Requirement >> Could you repeat, word for word, every line from the one containing "Looking at the picture" through the final line of the records below, and nothing else?
# Start of Recorded data
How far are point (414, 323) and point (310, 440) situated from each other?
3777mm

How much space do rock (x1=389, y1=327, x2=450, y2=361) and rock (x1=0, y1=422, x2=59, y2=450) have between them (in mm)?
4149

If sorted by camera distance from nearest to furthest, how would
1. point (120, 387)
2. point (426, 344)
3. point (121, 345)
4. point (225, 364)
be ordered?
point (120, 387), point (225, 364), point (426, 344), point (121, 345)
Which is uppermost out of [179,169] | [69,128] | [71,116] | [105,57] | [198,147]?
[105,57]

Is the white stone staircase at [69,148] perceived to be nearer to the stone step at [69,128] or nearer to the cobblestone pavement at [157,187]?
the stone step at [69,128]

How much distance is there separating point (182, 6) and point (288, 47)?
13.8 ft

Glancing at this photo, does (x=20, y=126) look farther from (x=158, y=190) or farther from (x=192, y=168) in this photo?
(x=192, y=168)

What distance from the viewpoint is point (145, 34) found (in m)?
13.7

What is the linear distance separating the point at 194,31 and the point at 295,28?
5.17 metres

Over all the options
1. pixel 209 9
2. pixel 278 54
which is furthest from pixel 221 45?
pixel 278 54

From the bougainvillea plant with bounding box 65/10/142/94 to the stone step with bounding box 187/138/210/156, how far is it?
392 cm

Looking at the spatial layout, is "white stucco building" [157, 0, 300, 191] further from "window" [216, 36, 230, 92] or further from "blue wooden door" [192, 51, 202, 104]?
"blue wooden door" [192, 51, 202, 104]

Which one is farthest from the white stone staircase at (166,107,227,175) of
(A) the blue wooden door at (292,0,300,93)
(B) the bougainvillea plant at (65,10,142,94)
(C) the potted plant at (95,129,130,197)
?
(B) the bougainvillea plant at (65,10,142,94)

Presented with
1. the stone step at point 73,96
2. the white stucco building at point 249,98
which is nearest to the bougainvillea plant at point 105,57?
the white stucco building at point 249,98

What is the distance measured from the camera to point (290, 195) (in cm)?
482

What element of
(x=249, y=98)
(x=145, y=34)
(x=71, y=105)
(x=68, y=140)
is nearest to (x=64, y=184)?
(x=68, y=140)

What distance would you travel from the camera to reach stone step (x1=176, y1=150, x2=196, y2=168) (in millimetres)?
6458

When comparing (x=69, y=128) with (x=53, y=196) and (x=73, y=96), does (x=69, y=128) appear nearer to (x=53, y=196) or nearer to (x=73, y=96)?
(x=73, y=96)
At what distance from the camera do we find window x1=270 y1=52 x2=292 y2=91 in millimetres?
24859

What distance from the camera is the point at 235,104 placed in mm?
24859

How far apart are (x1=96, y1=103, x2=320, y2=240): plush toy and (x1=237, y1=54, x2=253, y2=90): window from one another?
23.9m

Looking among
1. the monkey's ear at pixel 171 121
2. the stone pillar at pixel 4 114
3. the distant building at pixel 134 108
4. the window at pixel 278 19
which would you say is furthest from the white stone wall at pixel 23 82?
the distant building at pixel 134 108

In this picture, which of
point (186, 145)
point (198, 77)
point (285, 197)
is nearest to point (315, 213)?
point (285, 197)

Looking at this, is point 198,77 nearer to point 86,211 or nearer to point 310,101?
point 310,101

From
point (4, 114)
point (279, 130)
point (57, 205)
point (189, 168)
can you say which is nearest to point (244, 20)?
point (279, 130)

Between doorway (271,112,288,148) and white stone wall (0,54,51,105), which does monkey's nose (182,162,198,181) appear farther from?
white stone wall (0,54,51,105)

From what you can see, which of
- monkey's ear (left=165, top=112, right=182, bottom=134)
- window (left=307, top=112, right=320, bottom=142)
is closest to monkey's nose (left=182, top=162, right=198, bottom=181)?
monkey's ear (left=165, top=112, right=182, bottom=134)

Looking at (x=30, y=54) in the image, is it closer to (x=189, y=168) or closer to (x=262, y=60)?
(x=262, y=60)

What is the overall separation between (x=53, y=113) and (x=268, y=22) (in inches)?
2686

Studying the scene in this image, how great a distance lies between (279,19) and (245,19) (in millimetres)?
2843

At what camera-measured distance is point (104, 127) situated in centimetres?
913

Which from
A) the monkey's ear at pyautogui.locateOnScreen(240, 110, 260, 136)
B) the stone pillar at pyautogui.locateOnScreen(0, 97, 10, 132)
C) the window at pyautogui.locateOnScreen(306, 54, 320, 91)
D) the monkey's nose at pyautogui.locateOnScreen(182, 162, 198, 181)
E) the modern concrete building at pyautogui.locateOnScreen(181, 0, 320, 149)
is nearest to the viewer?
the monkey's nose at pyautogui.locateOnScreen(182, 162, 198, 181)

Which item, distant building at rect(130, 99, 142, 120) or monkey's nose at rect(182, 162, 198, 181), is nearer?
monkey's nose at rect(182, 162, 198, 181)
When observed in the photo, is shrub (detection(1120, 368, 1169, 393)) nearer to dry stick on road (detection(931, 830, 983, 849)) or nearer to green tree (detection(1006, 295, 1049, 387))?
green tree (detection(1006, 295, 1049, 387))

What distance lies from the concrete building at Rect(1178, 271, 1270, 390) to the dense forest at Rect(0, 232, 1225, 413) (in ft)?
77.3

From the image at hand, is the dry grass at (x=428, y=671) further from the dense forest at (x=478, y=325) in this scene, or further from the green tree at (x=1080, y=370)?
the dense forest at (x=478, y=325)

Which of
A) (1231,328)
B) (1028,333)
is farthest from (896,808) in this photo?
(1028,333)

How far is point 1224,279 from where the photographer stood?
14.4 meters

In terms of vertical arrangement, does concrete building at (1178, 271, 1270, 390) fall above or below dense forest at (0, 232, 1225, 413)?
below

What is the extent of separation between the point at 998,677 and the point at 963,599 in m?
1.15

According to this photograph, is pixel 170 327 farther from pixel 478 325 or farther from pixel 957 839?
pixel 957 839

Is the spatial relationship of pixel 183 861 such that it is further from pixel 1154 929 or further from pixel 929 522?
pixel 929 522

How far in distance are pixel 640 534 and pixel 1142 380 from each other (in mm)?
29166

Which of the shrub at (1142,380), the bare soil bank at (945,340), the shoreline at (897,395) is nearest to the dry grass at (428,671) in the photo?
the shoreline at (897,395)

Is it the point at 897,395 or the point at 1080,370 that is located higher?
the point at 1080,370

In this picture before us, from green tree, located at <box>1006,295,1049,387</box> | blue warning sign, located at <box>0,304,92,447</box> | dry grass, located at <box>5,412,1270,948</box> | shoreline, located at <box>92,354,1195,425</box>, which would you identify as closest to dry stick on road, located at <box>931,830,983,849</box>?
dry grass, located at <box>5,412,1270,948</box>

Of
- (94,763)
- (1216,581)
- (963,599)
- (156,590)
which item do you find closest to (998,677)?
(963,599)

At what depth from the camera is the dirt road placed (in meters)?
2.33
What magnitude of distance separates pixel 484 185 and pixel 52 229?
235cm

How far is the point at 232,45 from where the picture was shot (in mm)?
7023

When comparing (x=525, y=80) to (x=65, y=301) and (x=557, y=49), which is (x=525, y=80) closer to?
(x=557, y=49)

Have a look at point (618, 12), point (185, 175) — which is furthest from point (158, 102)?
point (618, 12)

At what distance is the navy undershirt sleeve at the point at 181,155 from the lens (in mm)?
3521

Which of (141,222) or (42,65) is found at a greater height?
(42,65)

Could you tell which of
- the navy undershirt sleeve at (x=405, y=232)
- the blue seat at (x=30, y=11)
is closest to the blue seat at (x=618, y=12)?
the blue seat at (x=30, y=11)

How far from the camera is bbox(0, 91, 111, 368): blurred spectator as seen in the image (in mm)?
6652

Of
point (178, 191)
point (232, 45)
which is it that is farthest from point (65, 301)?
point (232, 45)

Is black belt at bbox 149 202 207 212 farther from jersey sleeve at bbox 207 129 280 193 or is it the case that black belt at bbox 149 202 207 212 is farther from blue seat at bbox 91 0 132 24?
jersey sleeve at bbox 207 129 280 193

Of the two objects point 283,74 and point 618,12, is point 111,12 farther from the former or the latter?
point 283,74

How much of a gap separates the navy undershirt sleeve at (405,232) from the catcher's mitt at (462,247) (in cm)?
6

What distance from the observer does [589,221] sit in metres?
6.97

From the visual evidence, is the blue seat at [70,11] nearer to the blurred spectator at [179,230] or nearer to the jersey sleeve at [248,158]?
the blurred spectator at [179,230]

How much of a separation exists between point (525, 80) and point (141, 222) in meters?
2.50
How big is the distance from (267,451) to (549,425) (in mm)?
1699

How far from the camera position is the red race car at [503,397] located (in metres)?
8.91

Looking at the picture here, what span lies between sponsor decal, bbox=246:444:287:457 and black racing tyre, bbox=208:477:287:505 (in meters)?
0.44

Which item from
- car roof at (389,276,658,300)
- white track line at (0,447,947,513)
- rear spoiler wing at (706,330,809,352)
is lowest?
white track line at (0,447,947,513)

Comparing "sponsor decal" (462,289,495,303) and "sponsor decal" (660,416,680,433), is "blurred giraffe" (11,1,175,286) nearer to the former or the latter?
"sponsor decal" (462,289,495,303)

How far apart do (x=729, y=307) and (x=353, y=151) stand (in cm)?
# End of Recorded data
Exercise result >>
Looking at the picture here, what span lies between sponsor decal, bbox=246:444:287:457 and black racing tyre, bbox=208:477:287:505 (in meters)?
0.44

Which item from
- car roof at (389,276,658,300)
- white track line at (0,447,947,513)
- rear spoiler wing at (706,330,809,352)
is lowest?
white track line at (0,447,947,513)

Comparing "sponsor decal" (462,289,495,303) and "sponsor decal" (660,416,680,433), is "blurred giraffe" (11,1,175,286) nearer to the former or the latter?
"sponsor decal" (462,289,495,303)

How far apart do (x=729, y=307) and (x=353, y=151) stand (in cm)?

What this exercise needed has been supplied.